Members emphasised that sport can be an “enabler of sustainable development” but also that the social and economic impact of investment in sport needs to be systematically measured in order to advance the field.
The focus at the meeting, and now going forward through various actions, is on quantifying the contribution of sport to the SDGs around health, education, gender and broader equality, building collective capacity to protect the integrity of sport against issues such as corruption and doping, and advancing consensus on promoting human rights in and through sport.
There has already been some success, with CABOS appraised of results in Jamaica, where 50 per cent of participants in a series of sport-based programmes have reported they are less likely to join a gang and more than 70 per cent have reported they are less likely to commit a crime.
The CABOS meeting reiterated support for Commonwealth leadership of global efforts to develop common indicators and measurement frameworks to monitor and evaluate the contribution of sport to the SDGs.
A key outcome was an expansion of the number of countries committed to develop national frameworks, with Canada, Jamaica, Kenya, Mauritius and Namibia confirming they will draw on tools developed by the Commonwealth Secretariat for this purpose.
Participants praised host nation Mauritius for its work on key sport and physical activity policy issues, following reforms that have taken place with the Commonwealth’s support.
The government has launched a national Active Mauritius initiative to get more people to participate in sport and exercise regularly. Mauritius is also the first African country to introduce an indicators framework within its national monitoring and evaluation system to quantify the areas in which sport is making a positive impact.
Campaigns in Mauritius to promote the benefits of an active lifestyle have garnered results towards achieving SDG 3.4 focused on reducing premature mortality from non-communicable diseases such as heart disease and stroke, obesity and Type 2 diabetes.
Physical inactivity is a key risk factor for lifestyle disease, but 57 per cent of Mauritians who are currently inactive have said they are willing to become more active while 79 per cent have said they enjoy taking part in sports.
CABOS delegates agreed on four focus areas for the 10th Commonwealth Sports Ministers Meeting to be held in Tokyo, Japan in July 2020:
Former West Indies cricketer Deryck Murray, who is chairman of CABOS, said: “Sport can make a major contribution to people’s health and wellbeing, while instilling a sense of personal and national pride.
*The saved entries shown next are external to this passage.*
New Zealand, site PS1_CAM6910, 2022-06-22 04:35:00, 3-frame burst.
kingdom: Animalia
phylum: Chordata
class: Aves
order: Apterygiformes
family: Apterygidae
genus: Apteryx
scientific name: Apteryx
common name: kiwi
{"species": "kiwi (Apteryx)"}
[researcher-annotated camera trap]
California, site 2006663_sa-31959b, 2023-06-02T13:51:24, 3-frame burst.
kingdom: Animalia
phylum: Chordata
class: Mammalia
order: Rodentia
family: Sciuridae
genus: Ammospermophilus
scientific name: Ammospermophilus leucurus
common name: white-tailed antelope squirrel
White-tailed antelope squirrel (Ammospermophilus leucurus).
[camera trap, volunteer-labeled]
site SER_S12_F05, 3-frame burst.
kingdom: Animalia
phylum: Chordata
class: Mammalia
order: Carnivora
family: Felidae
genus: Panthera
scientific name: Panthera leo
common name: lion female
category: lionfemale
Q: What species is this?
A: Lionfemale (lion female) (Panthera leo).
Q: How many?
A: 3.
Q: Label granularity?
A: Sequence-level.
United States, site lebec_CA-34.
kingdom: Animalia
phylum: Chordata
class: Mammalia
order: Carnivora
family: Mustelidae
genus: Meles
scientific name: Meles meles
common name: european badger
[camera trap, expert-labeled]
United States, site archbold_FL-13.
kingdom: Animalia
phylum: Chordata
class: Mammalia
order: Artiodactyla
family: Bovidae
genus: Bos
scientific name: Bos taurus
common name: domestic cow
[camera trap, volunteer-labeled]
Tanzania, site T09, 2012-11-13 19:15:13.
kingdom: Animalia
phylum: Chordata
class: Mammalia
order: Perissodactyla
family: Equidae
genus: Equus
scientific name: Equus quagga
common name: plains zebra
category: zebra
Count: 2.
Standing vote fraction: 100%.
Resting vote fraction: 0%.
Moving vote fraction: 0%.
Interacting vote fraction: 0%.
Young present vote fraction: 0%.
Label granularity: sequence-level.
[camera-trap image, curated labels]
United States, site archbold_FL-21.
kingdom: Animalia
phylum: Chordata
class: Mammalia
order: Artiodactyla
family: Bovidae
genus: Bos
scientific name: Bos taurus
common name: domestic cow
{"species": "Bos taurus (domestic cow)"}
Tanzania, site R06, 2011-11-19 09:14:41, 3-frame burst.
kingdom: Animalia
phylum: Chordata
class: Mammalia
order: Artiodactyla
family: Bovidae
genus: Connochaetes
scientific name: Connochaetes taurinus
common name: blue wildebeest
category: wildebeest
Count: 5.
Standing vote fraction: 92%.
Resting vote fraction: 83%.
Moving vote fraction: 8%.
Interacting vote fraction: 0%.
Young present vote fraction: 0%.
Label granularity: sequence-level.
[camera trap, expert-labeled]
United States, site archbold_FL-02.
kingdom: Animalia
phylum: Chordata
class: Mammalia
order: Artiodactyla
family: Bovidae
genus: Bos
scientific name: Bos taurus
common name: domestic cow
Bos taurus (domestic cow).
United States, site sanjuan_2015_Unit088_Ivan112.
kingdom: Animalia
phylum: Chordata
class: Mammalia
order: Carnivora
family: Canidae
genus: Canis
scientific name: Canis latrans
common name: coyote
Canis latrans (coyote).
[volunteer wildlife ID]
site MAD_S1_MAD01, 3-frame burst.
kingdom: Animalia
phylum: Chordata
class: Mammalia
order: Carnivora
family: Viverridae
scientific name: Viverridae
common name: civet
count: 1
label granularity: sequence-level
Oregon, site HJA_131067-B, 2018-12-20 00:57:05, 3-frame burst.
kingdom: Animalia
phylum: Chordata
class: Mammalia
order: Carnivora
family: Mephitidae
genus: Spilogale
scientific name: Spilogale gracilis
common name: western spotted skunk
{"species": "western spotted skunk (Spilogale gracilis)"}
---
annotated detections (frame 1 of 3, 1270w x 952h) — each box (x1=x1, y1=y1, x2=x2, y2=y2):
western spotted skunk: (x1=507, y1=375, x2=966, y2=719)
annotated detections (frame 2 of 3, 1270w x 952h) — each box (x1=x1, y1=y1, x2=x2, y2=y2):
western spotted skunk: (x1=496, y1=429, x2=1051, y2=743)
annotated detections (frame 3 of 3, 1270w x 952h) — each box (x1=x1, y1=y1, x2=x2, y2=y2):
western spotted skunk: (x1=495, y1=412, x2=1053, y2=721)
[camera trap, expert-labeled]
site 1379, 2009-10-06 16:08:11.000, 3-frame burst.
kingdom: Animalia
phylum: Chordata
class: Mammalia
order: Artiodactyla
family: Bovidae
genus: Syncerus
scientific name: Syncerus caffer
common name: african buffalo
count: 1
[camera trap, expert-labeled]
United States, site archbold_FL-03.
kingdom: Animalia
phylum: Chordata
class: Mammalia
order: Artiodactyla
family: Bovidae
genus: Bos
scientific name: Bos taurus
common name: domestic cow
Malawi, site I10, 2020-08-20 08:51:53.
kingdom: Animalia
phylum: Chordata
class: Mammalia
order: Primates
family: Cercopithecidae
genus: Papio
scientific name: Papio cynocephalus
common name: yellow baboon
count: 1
It can have the same transformative effect on countries’ development. It’s therefore vital that the contribution of sport can be effectively measured, and there are systems in place to ensure good governance, enhance sport integrity, eliminating sport-related corruption and protecting human rights.”
CABOS is the primary sport policy advisory body in the Commonwealth. It includes representatives from nine member countries, the Commonwealth Games Federation and Commonwealth Youth Sport for Development and Peace Network.